**Work instruction:**
Set every record down again, exactly and completely.

== Materials provided ==

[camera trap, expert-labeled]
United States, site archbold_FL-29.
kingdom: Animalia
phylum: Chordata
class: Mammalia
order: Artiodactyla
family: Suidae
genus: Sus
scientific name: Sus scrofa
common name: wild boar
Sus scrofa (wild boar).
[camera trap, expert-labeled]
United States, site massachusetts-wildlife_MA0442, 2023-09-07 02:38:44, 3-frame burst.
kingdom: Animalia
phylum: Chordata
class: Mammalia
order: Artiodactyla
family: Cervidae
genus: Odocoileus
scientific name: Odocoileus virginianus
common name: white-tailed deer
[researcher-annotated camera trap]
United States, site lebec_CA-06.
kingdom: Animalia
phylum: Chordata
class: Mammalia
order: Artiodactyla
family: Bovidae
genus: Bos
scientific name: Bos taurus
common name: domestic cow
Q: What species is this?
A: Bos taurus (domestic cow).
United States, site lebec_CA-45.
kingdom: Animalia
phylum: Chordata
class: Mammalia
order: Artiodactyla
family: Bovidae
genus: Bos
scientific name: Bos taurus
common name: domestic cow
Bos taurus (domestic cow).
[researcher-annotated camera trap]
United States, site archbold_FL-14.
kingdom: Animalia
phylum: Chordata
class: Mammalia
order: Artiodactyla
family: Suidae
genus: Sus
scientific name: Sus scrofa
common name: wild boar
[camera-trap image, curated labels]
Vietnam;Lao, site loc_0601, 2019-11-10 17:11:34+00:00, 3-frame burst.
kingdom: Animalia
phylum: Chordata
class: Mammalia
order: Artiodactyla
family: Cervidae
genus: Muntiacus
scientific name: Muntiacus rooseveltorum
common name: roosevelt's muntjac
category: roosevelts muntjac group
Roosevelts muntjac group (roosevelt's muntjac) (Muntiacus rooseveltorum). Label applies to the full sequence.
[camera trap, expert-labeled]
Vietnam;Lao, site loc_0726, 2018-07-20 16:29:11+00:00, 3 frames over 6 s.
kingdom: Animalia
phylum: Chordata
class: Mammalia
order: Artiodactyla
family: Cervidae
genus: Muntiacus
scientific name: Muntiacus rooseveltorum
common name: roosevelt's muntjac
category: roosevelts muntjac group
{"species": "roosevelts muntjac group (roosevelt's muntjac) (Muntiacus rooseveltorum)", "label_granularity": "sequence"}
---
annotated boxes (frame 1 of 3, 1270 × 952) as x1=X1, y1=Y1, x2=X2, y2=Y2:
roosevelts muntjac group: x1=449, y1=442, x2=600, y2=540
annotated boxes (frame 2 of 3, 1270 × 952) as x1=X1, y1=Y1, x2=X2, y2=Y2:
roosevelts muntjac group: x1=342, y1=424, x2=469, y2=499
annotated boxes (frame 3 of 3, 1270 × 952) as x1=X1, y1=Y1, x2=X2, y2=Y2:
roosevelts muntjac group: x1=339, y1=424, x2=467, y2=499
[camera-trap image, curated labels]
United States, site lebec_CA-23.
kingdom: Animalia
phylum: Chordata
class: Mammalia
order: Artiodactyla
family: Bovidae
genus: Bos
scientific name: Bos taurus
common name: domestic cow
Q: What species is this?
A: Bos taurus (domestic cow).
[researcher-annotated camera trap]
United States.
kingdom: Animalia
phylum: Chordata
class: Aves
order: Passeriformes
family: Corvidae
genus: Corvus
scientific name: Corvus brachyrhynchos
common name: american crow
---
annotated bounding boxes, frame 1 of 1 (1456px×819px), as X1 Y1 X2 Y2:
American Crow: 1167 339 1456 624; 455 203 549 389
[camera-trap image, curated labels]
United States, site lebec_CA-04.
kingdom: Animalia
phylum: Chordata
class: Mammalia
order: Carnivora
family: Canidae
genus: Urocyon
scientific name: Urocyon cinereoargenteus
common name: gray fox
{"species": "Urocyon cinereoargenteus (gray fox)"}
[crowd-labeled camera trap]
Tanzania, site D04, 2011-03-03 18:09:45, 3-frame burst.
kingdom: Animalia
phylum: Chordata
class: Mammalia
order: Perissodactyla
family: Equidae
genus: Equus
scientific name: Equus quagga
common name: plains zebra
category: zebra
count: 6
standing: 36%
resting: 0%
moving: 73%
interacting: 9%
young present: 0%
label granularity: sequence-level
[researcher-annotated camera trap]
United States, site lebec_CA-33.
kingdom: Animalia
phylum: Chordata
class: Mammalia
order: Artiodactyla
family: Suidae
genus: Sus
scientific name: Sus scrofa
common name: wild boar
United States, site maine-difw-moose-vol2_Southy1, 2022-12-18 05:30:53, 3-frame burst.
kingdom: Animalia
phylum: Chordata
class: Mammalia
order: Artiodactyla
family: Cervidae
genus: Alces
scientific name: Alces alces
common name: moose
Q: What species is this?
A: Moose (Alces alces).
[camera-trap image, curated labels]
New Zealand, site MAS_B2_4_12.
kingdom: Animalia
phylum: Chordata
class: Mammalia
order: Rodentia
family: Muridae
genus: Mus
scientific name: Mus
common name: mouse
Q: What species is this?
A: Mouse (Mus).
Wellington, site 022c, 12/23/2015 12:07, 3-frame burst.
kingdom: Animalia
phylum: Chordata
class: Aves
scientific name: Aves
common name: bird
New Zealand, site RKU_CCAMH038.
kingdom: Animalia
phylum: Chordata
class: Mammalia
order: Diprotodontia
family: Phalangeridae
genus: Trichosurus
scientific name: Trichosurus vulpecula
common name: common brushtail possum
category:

===

**Solution:**
[camera trap, expert-labeled]
United States, site archbold_FL-29.
kingdom: Animalia
phylum: Chordata
class: Mammalia
order: Artiodactyla
family: Suidae
genus: Sus
scientific name: Sus scrofa
common name: wild boar
Sus scrofa (wild boar).
[camera trap, expert-labeled]
United States, site massachusetts-wildlife_MA0442, 2023-09-07 02:38:44, 3-frame burst.
kingdom: Animalia
phylum: Chordata
class: Mammalia
order: Artiodactyla
family: Cervidae
genus: Odocoileus
scientific name: Odocoileus virginianus
common name: white-tailed deer
[researcher-annotated camera trap]
United States, site lebec_CA-06.
kingdom: Animalia
phylum: Chordata
class: Mammalia
order: Artiodactyla
family: Bovidae
genus: Bos
scientific name: Bos taurus
common name: domestic cow
Q: What species is this?
A: Bos taurus (domestic cow).
United States, site lebec_CA-45.
kingdom: Animalia
phylum: Chordata
class: Mammalia
order: Artiodactyla
family: Bovidae
genus: Bos
scientific name: Bos taurus
common name: domestic cow
Bos taurus (domestic cow).
[researcher-annotated camera trap]
United States, site archbold_FL-14.
kingdom: Animalia
phylum: Chordata
class: Mammalia
order: Artiodactyla
family: Suidae
genus: Sus
scientific name: Sus scrofa
common name: wild boar
[camera-trap image, curated labels]
Vietnam;Lao, site loc_0601, 2019-11-10 17:11:34+00:00, 3-frame burst.
kingdom: Animalia
phylum: Chordata
class: Mammalia
order: Artiodactyla
family: Cervidae
genus: Muntiacus
scientific name: Muntiacus rooseveltorum
common name: roosevelt's muntjac
category: roosevelts muntjac group
Roosevelts muntjac group (roosevelt's muntjac) (Muntiacus rooseveltorum). Label applies to the full sequence.
[camera trap, expert-labeled]
Vietnam;Lao, site loc_0726, 2018-07-20 16:29:11+00:00, 3 frames over 6 s.
kingdom: Animalia
phylum: Chordata
class: Mammalia
order: Artiodactyla
family: Cervidae
genus: Muntiacus
scientific name: Muntiacus rooseveltorum
common name: roosevelt's muntjac
category: roosevelts muntjac group
{"species": "roosevelts muntjac group (roosevelt's muntjac) (Muntiacus rooseveltorum)", "label_granularity": "sequence"}
---
annotated boxes (frame 1 of 3, 1270 × 952) as x1=X1, y1=Y1, x2=X2, y2=Y2:
roosevelts muntjac group: x1=449, y1=442, x2=600, y2=540
annotated boxes (frame 2 of 3, 1270 × 952) as x1=X1, y1=Y1, x2=X2, y2=Y2:
roosevelts muntjac group: x1=342, y1=424, x2=469, y2=499
annotated boxes (frame 3 of 3, 1270 × 952) as x1=X1, y1=Y1, x2=X2, y2=Y2:
roosevelts muntjac group: x1=339, y1=424, x2=467, y2=499
[camera-trap image, curated labels]
United States, site lebec_CA-23.
kingdom: Animalia
phylum: Chordata
class: Mammalia
order: Artiodactyla
family: Bovidae
genus: Bos
scientific name: Bos taurus
common name: domestic cow
Q: What species is this?
A: Bos taurus (domestic cow).
[researcher-annotated camera trap]
United States.
kingdom: Animalia
phylum: Chordata
class: Aves
order: Passeriformes
family: Corvidae
genus: Corvus
scientific name: Corvus brachyrhynchos
common name: american crow
---
annotated bounding boxes, frame 1 of 1 (1456px×819px), as X1 Y1 X2 Y2:
American Crow: 1167 339 1456 624; 455 203 549 389
[camera-trap image, curated labels]
United States, site lebec_CA-04.
kingdom: Animalia
phylum: Chordata
class: Mammalia
order: Carnivora
family: Canidae
genus: Urocyon
scientific name: Urocyon cinereoargenteus
common name: gray fox
{"species": "Urocyon cinereoargenteus (gray fox)"}
[crowd-labeled camera trap]
Tanzania, site D04, 2011-03-03 18:09:45, 3-frame burst.
kingdom: Animalia
phylum: Chordata
class: Mammalia
order: Perissodactyla
family: Equidae
genus: Equus
scientific name: Equus quagga
common name: plains zebra
category: zebra
count: 6
standing: 36%
resting: 0%
moving: 73%
interacting: 9%
young present: 0%
label granularity: sequence-level
[researcher-annotated camera trap]
United States, site lebec_CA-33.
kingdom: Animalia
phylum: Chordata
class: Mammalia
order: Artiodactyla
family: Suidae
genus: Sus
scientific name: Sus scrofa
common name: wild boar
United States, site maine-difw-moose-vol2_Southy1, 2022-12-18 05:30:53, 3-frame burst.
kingdom: Animalia
phylum: Chordata
class: Mammalia
order: Artiodactyla
family: Cervidae
genus: Alces
scientific name: Alces alces
common name: moose
Q: What species is this?
A: Moose (Alces alces).
[camera-trap image, curated labels]
New Zealand, site MAS_B2_4_12.
kingdom: Animalia
phylum: Chordata
class: Mammalia
order: Rodentia
family: Muridae
genus: Mus
scientific name: Mus
common name: mouse
Q: What species is this?
A: Mouse (Mus).
Wellington, site 022c, 12/23/2015 12:07, 3-frame burst.
kingdom: Animalia
phylum: Chordata
class: Aves
scientific name: Aves
common name: bird
New Zealand, site RKU_CCAMH038.
kingdom: Animalia
phylum: Chordata
class: Mammalia
order: Diprotodontia
family: Phalangeridae
genus: Trichosurus
scientific name: Trichosurus vulpecula
common name: common brushtail possum
category:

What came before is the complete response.